**Consigne**
Disposez toutes les lignes de la liste ci-dessous en une liste numérotée, sans les lignes vides. Laissez les images hors de votre réponse.

**Documents fournis**
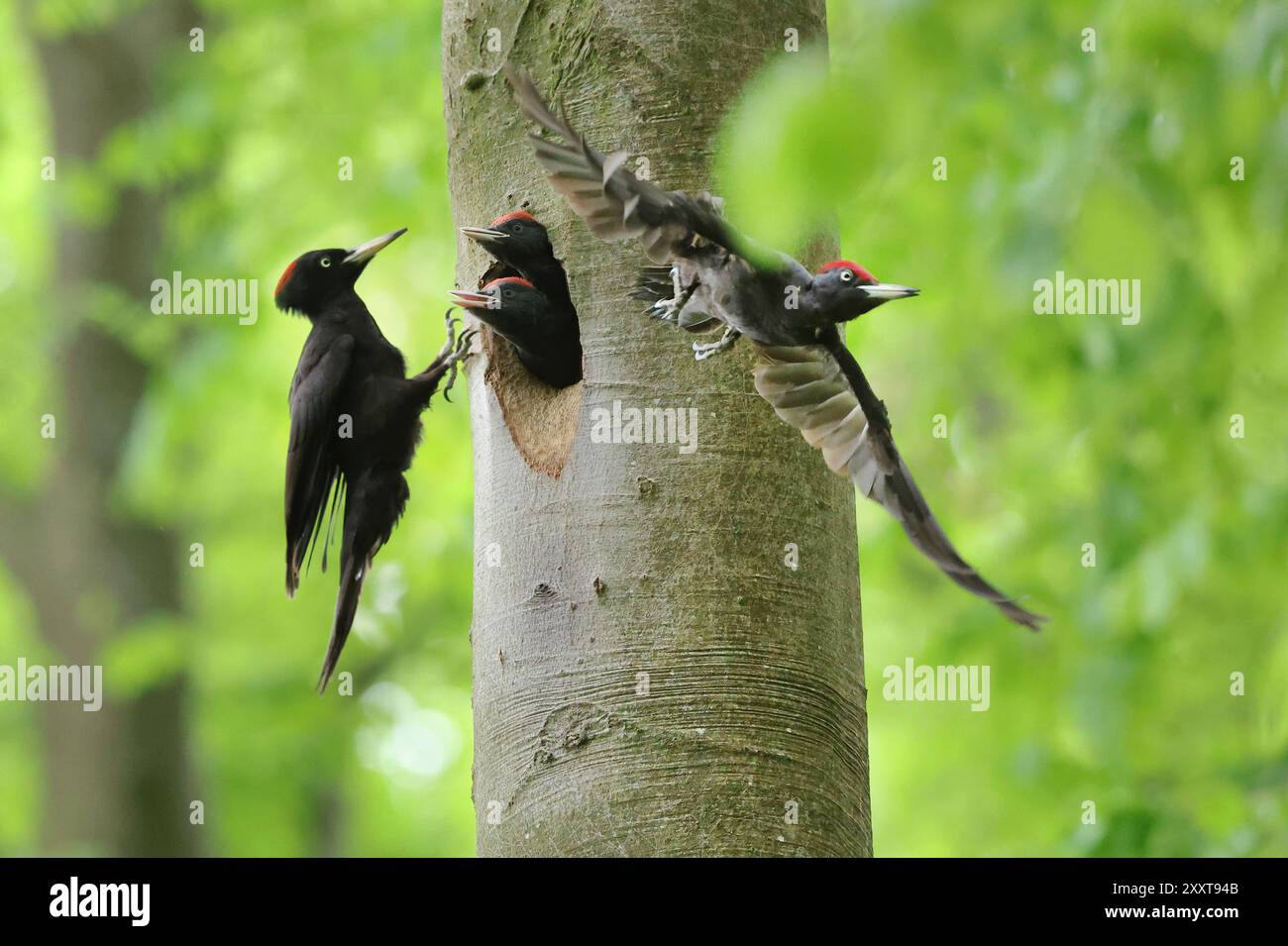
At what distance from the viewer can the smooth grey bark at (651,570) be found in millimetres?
2055

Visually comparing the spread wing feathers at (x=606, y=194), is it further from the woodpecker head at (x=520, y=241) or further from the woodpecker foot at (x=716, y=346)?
the woodpecker head at (x=520, y=241)

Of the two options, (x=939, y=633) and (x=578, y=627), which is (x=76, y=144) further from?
(x=578, y=627)

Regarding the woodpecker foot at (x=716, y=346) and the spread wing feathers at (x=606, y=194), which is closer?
the spread wing feathers at (x=606, y=194)

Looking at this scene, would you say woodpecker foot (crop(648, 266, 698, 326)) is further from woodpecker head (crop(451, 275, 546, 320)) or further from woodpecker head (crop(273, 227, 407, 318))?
woodpecker head (crop(273, 227, 407, 318))

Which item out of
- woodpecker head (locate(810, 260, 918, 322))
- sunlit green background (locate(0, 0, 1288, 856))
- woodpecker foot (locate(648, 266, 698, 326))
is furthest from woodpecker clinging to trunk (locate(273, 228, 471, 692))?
woodpecker head (locate(810, 260, 918, 322))

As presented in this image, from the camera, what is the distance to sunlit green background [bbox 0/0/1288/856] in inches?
87.7

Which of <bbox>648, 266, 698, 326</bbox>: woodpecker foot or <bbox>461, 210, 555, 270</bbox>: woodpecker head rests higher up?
<bbox>461, 210, 555, 270</bbox>: woodpecker head

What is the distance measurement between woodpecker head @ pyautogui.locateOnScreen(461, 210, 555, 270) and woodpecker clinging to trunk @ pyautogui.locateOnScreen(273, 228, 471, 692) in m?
0.21

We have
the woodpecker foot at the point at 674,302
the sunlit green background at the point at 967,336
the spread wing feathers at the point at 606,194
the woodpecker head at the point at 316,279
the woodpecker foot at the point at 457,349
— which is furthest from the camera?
the woodpecker head at the point at 316,279

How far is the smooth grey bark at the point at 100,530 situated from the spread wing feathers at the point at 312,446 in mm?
4250

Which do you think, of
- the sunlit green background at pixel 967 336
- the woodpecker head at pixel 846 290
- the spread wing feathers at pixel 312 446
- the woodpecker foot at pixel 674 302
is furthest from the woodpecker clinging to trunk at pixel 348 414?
the woodpecker head at pixel 846 290

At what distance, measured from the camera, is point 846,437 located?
6.20 feet
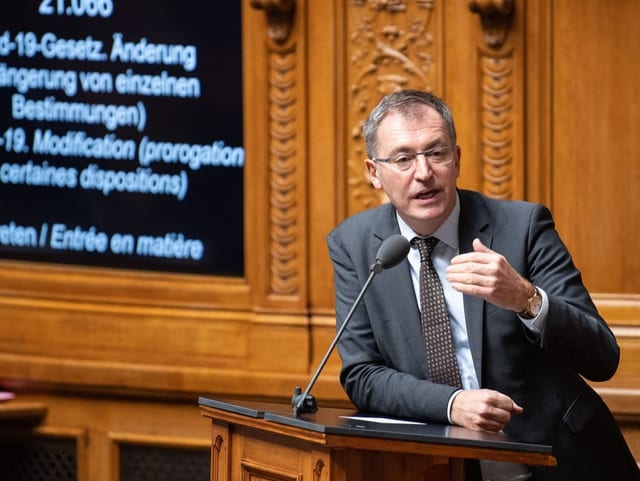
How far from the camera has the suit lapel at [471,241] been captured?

**Corrigé**
1. At what distance from the viewer can the smooth grey bark at (651,570) be found in millimetres?
2. 2055
3. Visually comparing the spread wing feathers at (x=606, y=194), is it further from the woodpecker head at (x=520, y=241) or further from the woodpecker foot at (x=716, y=346)?
4. the woodpecker head at (x=520, y=241)
5. Of the two options, (x=939, y=633) and (x=578, y=627), which is (x=76, y=144) further from?
6. (x=578, y=627)
7. Regarding the woodpecker foot at (x=716, y=346) and the spread wing feathers at (x=606, y=194), which is closer?
8. the spread wing feathers at (x=606, y=194)
9. Looking at this scene, would you say woodpecker foot (crop(648, 266, 698, 326)) is further from woodpecker head (crop(451, 275, 546, 320)) or further from woodpecker head (crop(273, 227, 407, 318))?
10. woodpecker head (crop(273, 227, 407, 318))
11. Which item out of
12. - woodpecker head (locate(810, 260, 918, 322))
13. - sunlit green background (locate(0, 0, 1288, 856))
14. - woodpecker foot (locate(648, 266, 698, 326))
15. is furthest from woodpecker clinging to trunk (locate(273, 228, 471, 692))?
16. woodpecker head (locate(810, 260, 918, 322))
17. As presented in this image, from the camera, what is the distance to sunlit green background [bbox 0/0/1288/856] in inches?
18. 87.7
19. Which of <bbox>648, 266, 698, 326</bbox>: woodpecker foot or <bbox>461, 210, 555, 270</bbox>: woodpecker head rests higher up?
20. <bbox>461, 210, 555, 270</bbox>: woodpecker head
21. What is the distance measurement between woodpecker head @ pyautogui.locateOnScreen(461, 210, 555, 270) and woodpecker clinging to trunk @ pyautogui.locateOnScreen(273, 228, 471, 692) in m?
22. 0.21
23. We have
24. the woodpecker foot at the point at 674,302
25. the sunlit green background at the point at 967,336
26. the spread wing feathers at the point at 606,194
27. the woodpecker head at the point at 316,279
28. the woodpecker foot at the point at 457,349
29. — which is furthest from the camera?
30. the woodpecker head at the point at 316,279
31. How far is the smooth grey bark at the point at 100,530 situated from the spread wing feathers at the point at 312,446 in mm?
32. 4250
33. Which do you think, of
34. - the sunlit green background at pixel 967 336
35. - the woodpecker head at pixel 846 290
36. - the spread wing feathers at pixel 312 446
37. - the woodpecker foot at pixel 674 302
38. is furthest from the woodpecker clinging to trunk at pixel 348 414?
39. the woodpecker head at pixel 846 290
40. At what distance, measured from the camera, is point 846,437 located?
41. 6.20 feet
42. How far from the camera has the suit lapel at [471,241] been captured?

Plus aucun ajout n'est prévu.